Input material:
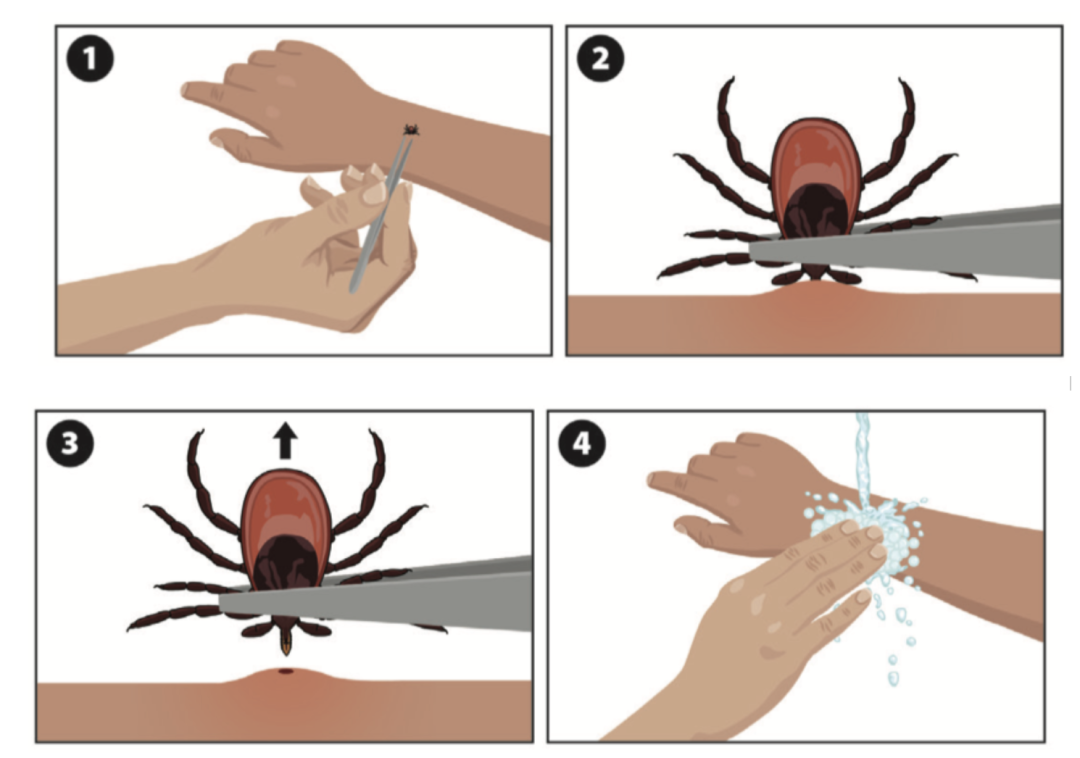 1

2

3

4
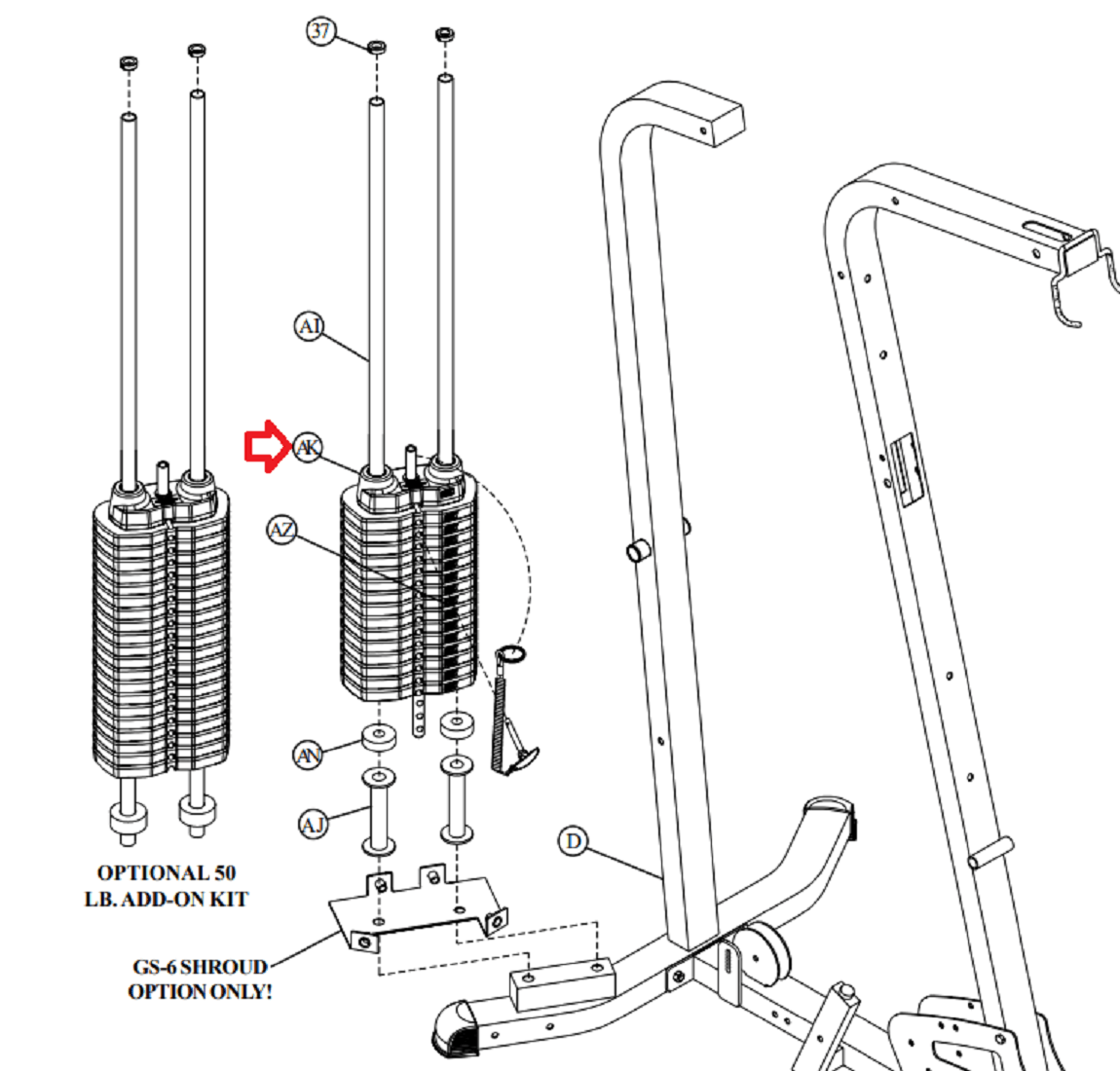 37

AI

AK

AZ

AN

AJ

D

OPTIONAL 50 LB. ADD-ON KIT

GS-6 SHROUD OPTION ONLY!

Your task: Restate the listing above word for word. Leave the images out.

Final answer:
 1

2

3

4
 37

AI

AK

AZ

AN

AJ

D

OPTIONAL 50 LB. ADD-ON KIT

GS-6 SHROUD OPTION ONLY!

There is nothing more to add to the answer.